The family of a 20-year-old youth stabbed to death on a Ħamrun street almost five years ago have obtained a €500,000 garnishee order for damages against his alleged murderers. 

Silvio and Liza Pace filed a joint action along with their six children against father and son duo, Joseph Grech and his son Kurt who currently stand accused of stabbing 20-year-old Brandon Pace in a violent brawl that broke out in Giovanni Barbara Street, one Sunday evening back in April 2017.

The knife fight was allegedly triggered by a heated telephone exchange earlier that afternoon between Kurt’s former partner and his mother over the estranged couple’s son.

Four years after that fatal incident and while criminal proceedings are still pending against the accused, the victim’s family filed an action for damages against the Grechs, securing their claims by means of a precautionary garnishee order to the tune of €500,000.

Accused try to block withdrawal of funds

The Grechs reacted by filing an application calling for the revocation of that warrant and authorization to withdraw bank funds deposited in the court registry. 

In the first place, the Grechs argued that the applicants were not legitimately entitled to file the action for damages, since Brandon was a father and therefore his successors were his children rather than his parents and siblings.

But the victim’s family rebutted that Brandon had died intestate and was not registered as father on any birth certificate. The applicants were therefore his legitimate successors, they said. 

On this issue, the First Hall, Civil Court, presided over by Mr Justice Robert Mangion observed that it was for the Grechs to prove that the alleged victim was survived by children and they could easily have done so by producing any relative birth certificate. 

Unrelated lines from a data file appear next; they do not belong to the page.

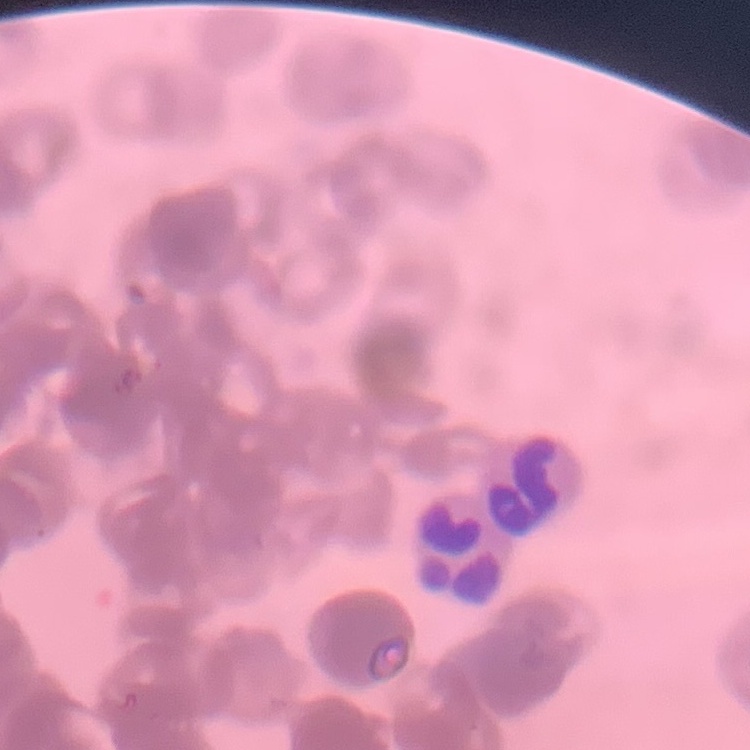

{
  "red_blood_cell_morphology": "rouleaux formation",
  "stain": "Field's or Giemsa",
  "preparation": "thin blood smear",
  "image_type": "one tile cut from a larger photomicrograph"
}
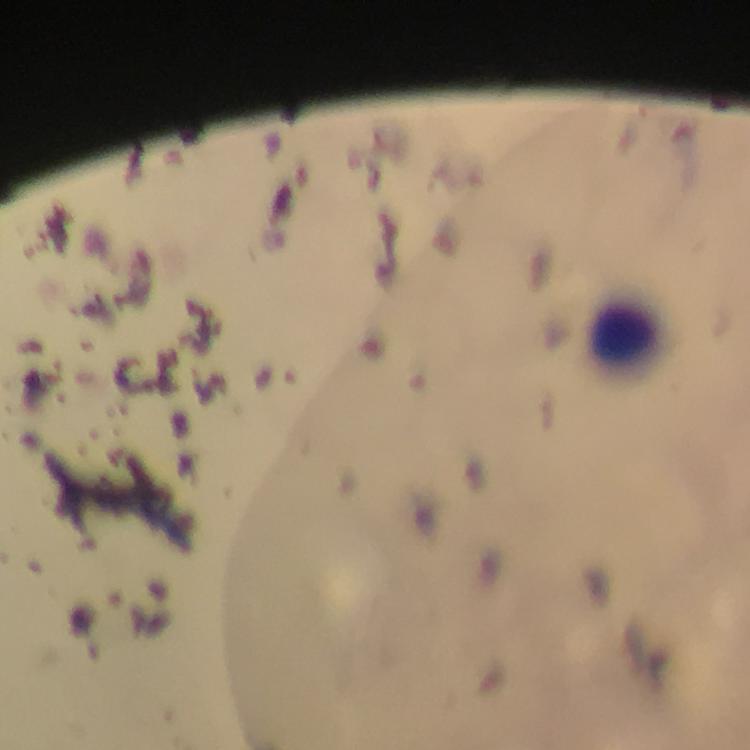
Approximate centers as [x, y] in pixels.
Summary:
  - Leukocyte locations: [629, 343]
  - Plasmodium parasite locations: [274, 244]
  - Immersion oil: applied
  - Capture: smartphone mounted on the microscope
  - Magnification: 100x
  - Stain: Giemsa
  - Cropped from: a single field of view
  - Preparation: thick blood smear
  - Image size: 750×750 pixels
  - Context: from a diagnostic examination for malaria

Failing this, their argument was rejected at this stage without prejudice to the parties’ rights should it be proved otherwise during the course of the proceedings. 

Secondly, the Grechs argued that the €500,000 figure was not prima facie justified since no explanation was provided as to how the applicants had calculated that sum, nor were any financial statements of the deceased produced in evidence.

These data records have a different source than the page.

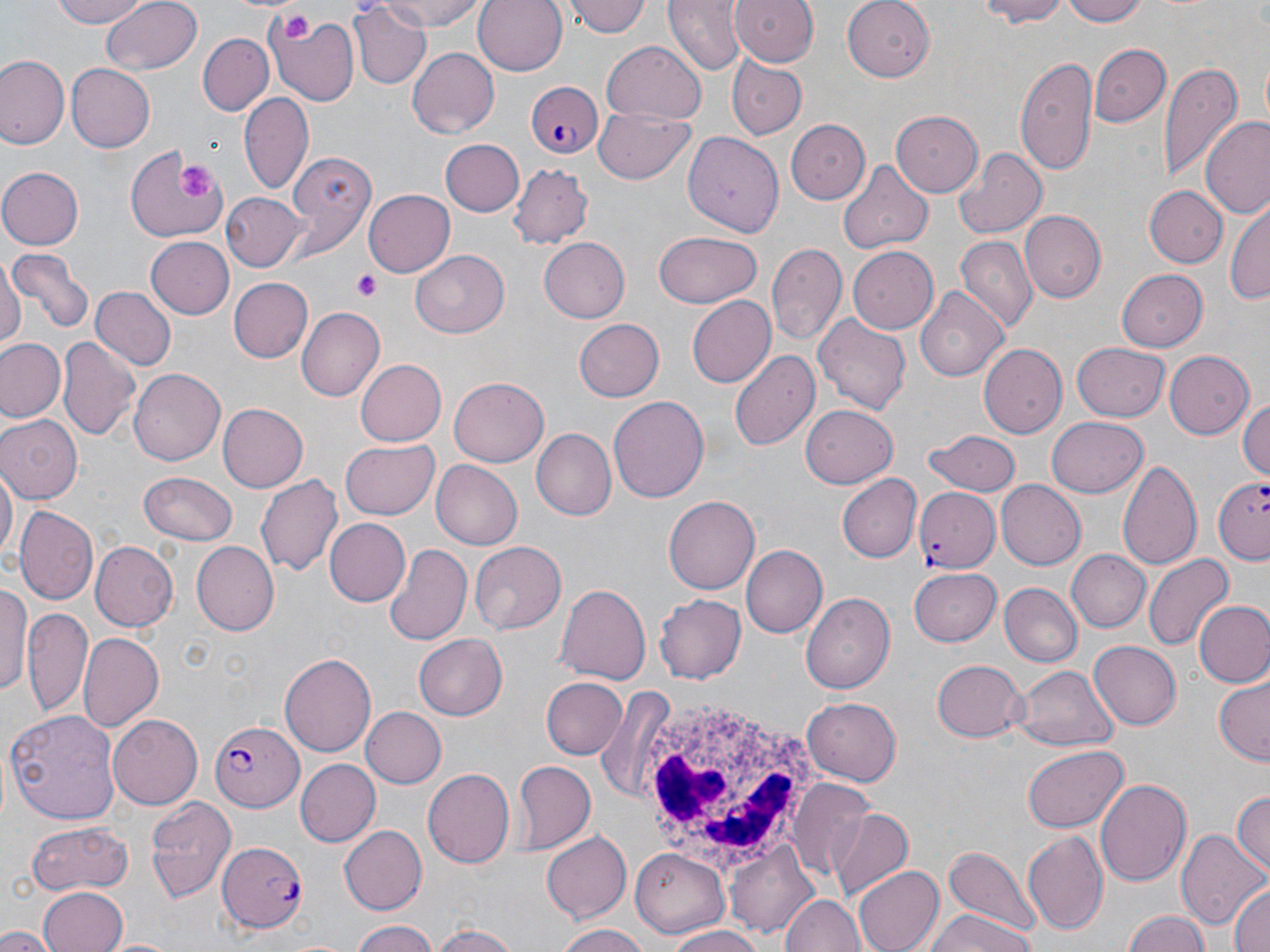
Summary:
  - Coordinate format: approximate bounding boxes as (x1,y1)-(x2,y2) corner pairs in pixels
  - White blood cell locations: (631,689)-(828,877)
  - Plasmodium falciparum-infected red blood cell locations: (524,80)-(605,161), (1211,478)-(1269,566), (916,488)-(1000,573), (210,717)-(305,809), (216,840)-(309,931)
  - Platelet locations: (281,14)-(314,43), (179,164)-(215,203), (354,271)-(382,301)
  - Uninfected red blood cell locations: (45,0)-(159,28), (101,0)-(202,75), (378,0)-(483,30), (472,0)-(567,75), (566,0)-(651,39), (664,0)-(744,76), (730,0)-(820,67), (843,0)-(938,80), (972,0)-(1075,26), (1064,0)-(1148,26), (348,2)-(432,89), (266,8)-(360,105), (198,34)-(273,114), (0,42)-(72,235), (600,42)-(708,122), (1090,43)-(1170,128), (406,46)-(498,138), (1,56)-(67,150), (1014,56)-(1097,172), (729,58)-(807,140), (1159,60)-(1242,180), (63,64)-(154,152), (239,91)-(315,192), (594,106)-(696,185), (892,111)-(983,198), (1201,116)-(1270,220), (786,120)-(871,202), (683,133)-(786,238), (440,139)-(525,217), (129,144)-(235,244), (954,149)-(1046,238), (283,150)-(376,254), (836,161)-(934,254), (508,164)-(593,247), (0,167)-(81,250), (1145,186)-(1227,266), (362,190)-(456,276), (221,193)-(305,273), (1226,200)-(1270,306), (1021,210)-(1106,301), (653,231)-(762,310), (142,235)-(233,320), (953,235)-(1034,332), (537,238)-(628,322), (768,243)-(846,350), (849,246)-(938,331), (10,249)-(91,335), (412,250)-(512,337), (0,255)-(23,352), (1117,270)-(1210,352), (229,277)-(313,362), (915,286)-(1008,380), (90,287)-(177,371), (686,295)-(774,388), (297,306)-(384,400), (813,312)-(913,417), (575,319)-(665,402), (57,336)-(138,442), (0,338)-(65,420), (1073,341)-(1171,420), (979,344)-(1067,439), (729,349)-(819,453), (1163,349)-(1255,439), (356,359)-(446,446), (129,369)-(226,466), (450,378)-(549,466), (609,396)-(709,503), (1239,396)-(1270,484), (218,403)-(307,490), (801,403)-(900,488), (0,414)-(81,503), (1044,417)-(1148,498), (531,429)-(615,520), (924,429)-(1021,498), (340,440)-(440,519), (1119,459)-(1200,574), (430,460)-(521,550), (0,467)-(16,563), (140,470)-(237,545), (255,473)-(341,580), (836,473)-(921,563), (995,480)-(1085,569), (664,494)-(761,594), (15,504)-(97,605), (327,517)-(411,607), (470,541)-(565,632), (89,542)-(178,631), (190,542)-(277,634), (384,542)-(474,648), (741,545)-(826,640), (1068,549)-(1149,632), (1145,552)-(1232,651), (909,567)-(1001,646), (0,582)-(31,701), (554,582)-(649,683), (998,583)-(1082,668), (802,592)-(895,695), (654,593)-(747,683), (1194,599)-(1270,688), (22,610)-(94,718), (77,631)-(163,730), (415,633)-(507,720), (1087,642)-(1181,730), (279,651)-(376,760), (931,660)-(1026,742), (1012,665)-(1116,751), (1213,676)-(1269,764), (541,677)-(624,760), (596,690)-(676,802), (804,699)-(900,785), (361,707)-(445,789), (5,709)-(121,823), (106,715)-(202,809), (1021,745)-(1128,834), (295,759)-(381,847), (511,762)-(595,852), (422,769)-(514,871), (1096,778)-(1195,888), (789,783)-(878,882), (1231,789)-(1269,880), (144,796)-(235,905), (824,805)-(912,895), (25,818)-(136,895), (340,825)-(426,912), (1021,827)-(1108,935), (1178,828)-(1267,936), (541,831)-(633,923), (727,840)-(818,935), (940,844)-(1041,939), (631,849)-(729,939), (852,865)-(943,952), (1227,881)-(1270,952), (39,887)-(130,952), (781,894)-(863,952), (922,910)-(1040,952), (1123,910)-(1209,952), (350,919)-(440,952), (427,921)-(520,952), (554,923)-(650,952), (662,926)-(767,952), (0,927)-(54,952)
  - Slide-level diagnosis: Plasmodium falciparum
  - Modality: optical microscopy
  - Preparation: thin blood film
  - Magnification: 1000x
  - Field of view: single
  - Image size: 1270×952 pixels
  - Stain: May-Grünwald-Giemsa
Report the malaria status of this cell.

However, the Pace family rebutted that the amount was a “very realistic” sum considering the victim’s age.

Basing calculations on a working life expectancy of 44 years at a €17,000 annual income, the sum would have totalled €748,000 but it had been reduced to €500,000.

The court observed that for the purpose of the precautionary warrant it sufficed for the applicants to have a legitimate right to file the action. 

As for the Grechs’ argument that the applicants had another warrant to secure their claims, the court observed that a precautionary warrant of prohibitory injunction had been revoked and thus there was no other adequate guarantee to secure the Pace family’s claims.

In light of these considerations, the court rejected the Grechs’ arguments and confirmed the garnishee order.